Exercise requirements:
a - Name every organization mentioned in the article on California's distribution deferral reports.
b - Rewrite the article on California's distribution deferral reports from "These DDORs also" up to and including "providers, he noted.", substituting "trial projects" for "pilots".

Passage shown:
Back in 2014, the California Public Utilities Commission launched its Distribution Resources Plan proceeding — a sprawling effort to order the state’s three big investor-owned utilities to find out how distributed energy resources could fit into their multibillion-dollar annual grid investment needs, and provide those resources a path to be paid for that value.
It’s taken four years, but last month, California’s investor-owned utilities released a set of reports that represent the culmination of one facet of this effort — creating opportunities for distributed energy resources to serve as non-wires alternatives, or NWAs, in lieu of traditional grid investments, complete with plans to open bidding on a handful of projects by early next year.
These distribution deferral opportunity reports, or DDORs — a phrasing that highlights the fact that they’re solely dealing with NWAs for the distribution grid, not the transmission grid — have laid out a handful of projects that each utility thinks could be replaced by distributed energy resources.
Under CPUC’s schedule, by December, each utility is expected to issue an advice letter seeking permission to issue requests for offers for a handful of top-tier projects, and then to open up the process for submissions in early 2019.
These aren’t the first NWAs to be created in California, as we’ve noted in previous coverage. And they’ll be limited to only a handful of projects identified as optimal deferral candidates, out of lists of hundreds of potential grid projects needed over the next five years. The winnowing process reflects both the limits to what DERs can do to solve distribution grid problems, and limits to what utilities and regulators are currently prepared to do to integrate them as alternatives.
Still, they are the first step in an effort to change the NWA procurement process from its current project-by-project basis, to one that happens year after year, in a much more standardized way. “This is really the beginning of the payoff from the Distribution Resources Plan process,” said Sahm White, economics and policy analysis director for the Clean Coalition nonprofit group. “We’re actually seeing the work of the DRP to bring transparency into the grid planning process, to make sure we are seeing where the grid needs are, the nature of those needs, where they’re located, and creating opportunities of finding more cost-effective ways to meet those needs.”
These DDORs also provide an interesting contrast to the approach of New York, the other state that’s pushing for NWAs to be included in utility distribution planning in a big way as part of its Reforming the Energy Vision proceeding. “In New York, they said, 'Let’s get some pilots moving and we’ll get some information along the way,'” explained Daniel Munoz Alvarez, grid edge analyst for Wood Mackenzie Power & Renewables. That process has seen many more NWAs built, but has brought its share of problems over data sharing between utilities and DER providers, he noted.
"In California, the focus was on trying to require a lot of the information before they start to procure NWAs — the utility has to collect this information and has the burden of reporting, and then they'll build a market around that information,” Munoz-Alvarez said.
While that’s taken longer to develop, it may prove to be a more solid foundation for expanding NWAs in the future — depending on how the first round of bids called for in the newly released DDORs ends up going.

Exercise data:
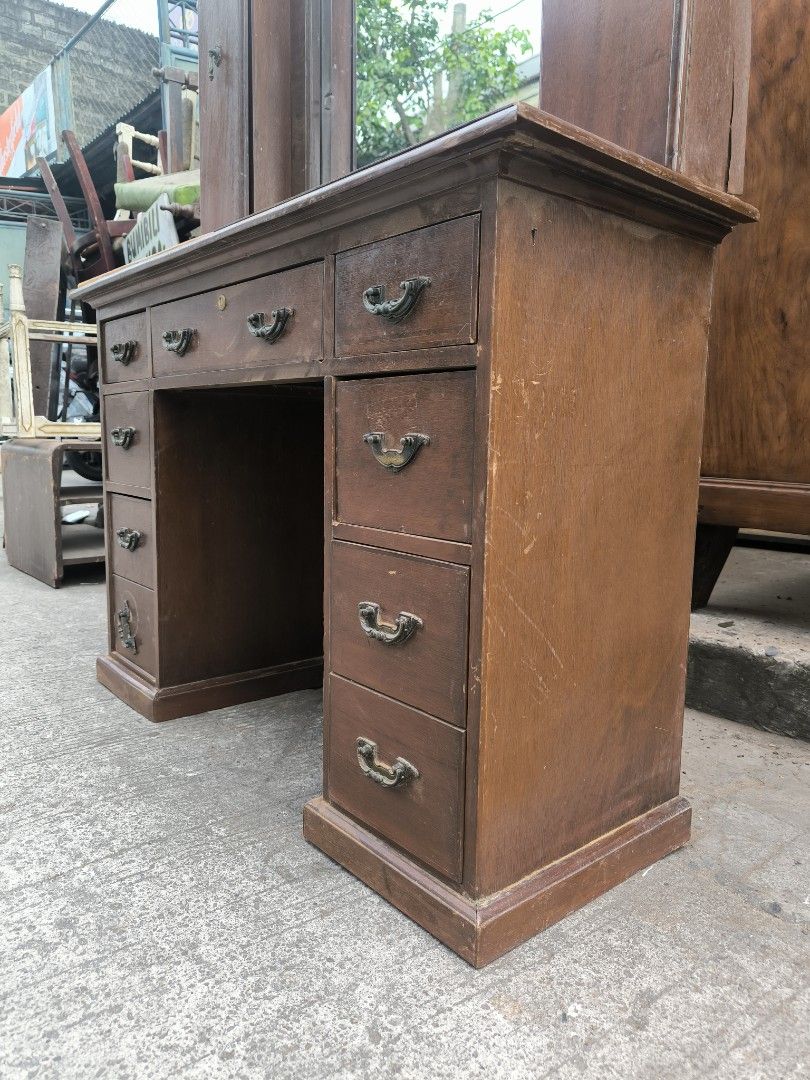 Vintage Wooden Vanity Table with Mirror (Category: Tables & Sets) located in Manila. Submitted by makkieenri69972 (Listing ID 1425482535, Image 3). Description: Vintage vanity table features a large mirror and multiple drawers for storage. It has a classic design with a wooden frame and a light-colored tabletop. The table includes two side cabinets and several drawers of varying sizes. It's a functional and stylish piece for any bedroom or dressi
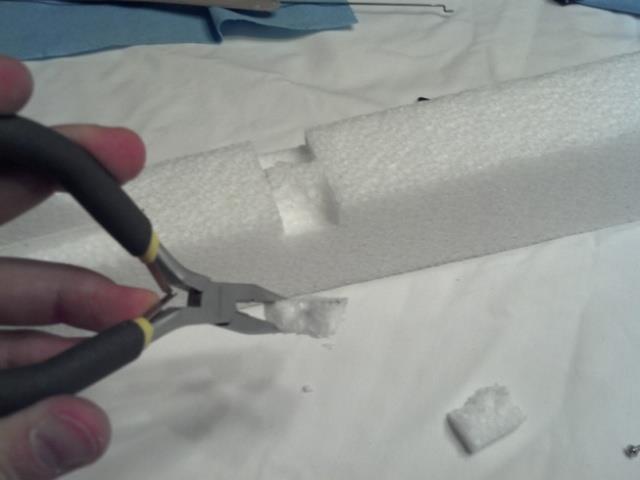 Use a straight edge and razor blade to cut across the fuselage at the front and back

Answers for the exercise:
a -
California Public Utilities Commission
Clean Coalition
Wood Mackenzie Power & Renewables

b -
These DDORs also provide an interesting contrast to the approach of New York, the other state that’s pushing for NWAs to be included in utility distribution planning in a big way as part of its Reforming the Energy Vision proceeding. “In New York, they said, 'Let’s get some trial projects moving and we’ll get some information along the way,'” explained Daniel Munoz Alvarez, grid edge analyst for Wood Mackenzie Power & Renewables. That process has seen many more NWAs built, but has brought its share of problems over data sharing between utilities and DER providers, he noted.